* Work request
Check every line of the data and copy the ones where "United" appears.
= = = =
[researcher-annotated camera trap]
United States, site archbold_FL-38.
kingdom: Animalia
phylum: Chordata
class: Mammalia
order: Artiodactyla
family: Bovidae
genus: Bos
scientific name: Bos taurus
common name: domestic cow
= = = =
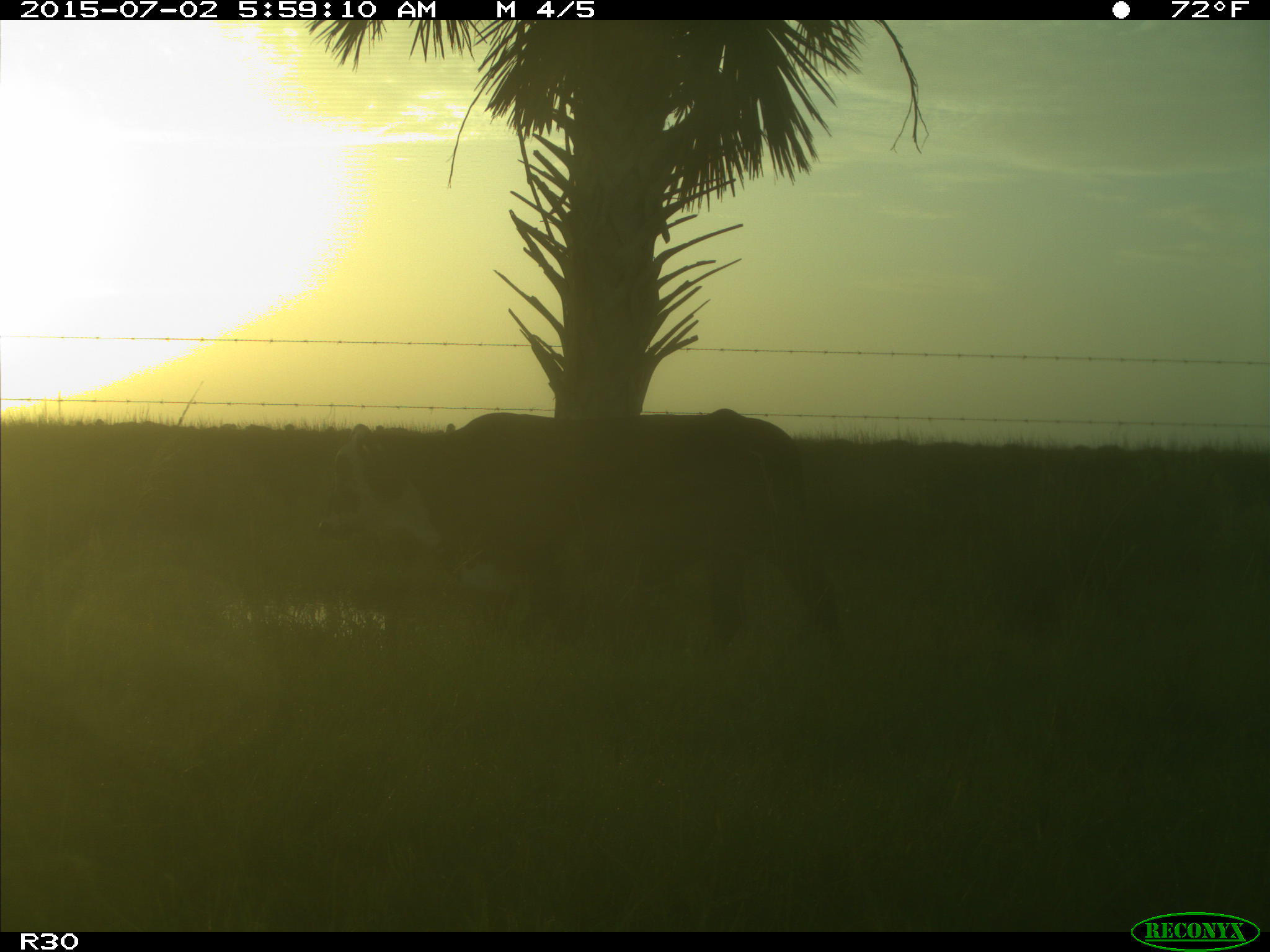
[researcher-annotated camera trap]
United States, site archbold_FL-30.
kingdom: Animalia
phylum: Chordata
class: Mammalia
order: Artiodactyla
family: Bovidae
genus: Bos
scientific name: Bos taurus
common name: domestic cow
= = = =
* Exercise answer
United States, site archbold_FL-38.
United States, site archbold_FL-30.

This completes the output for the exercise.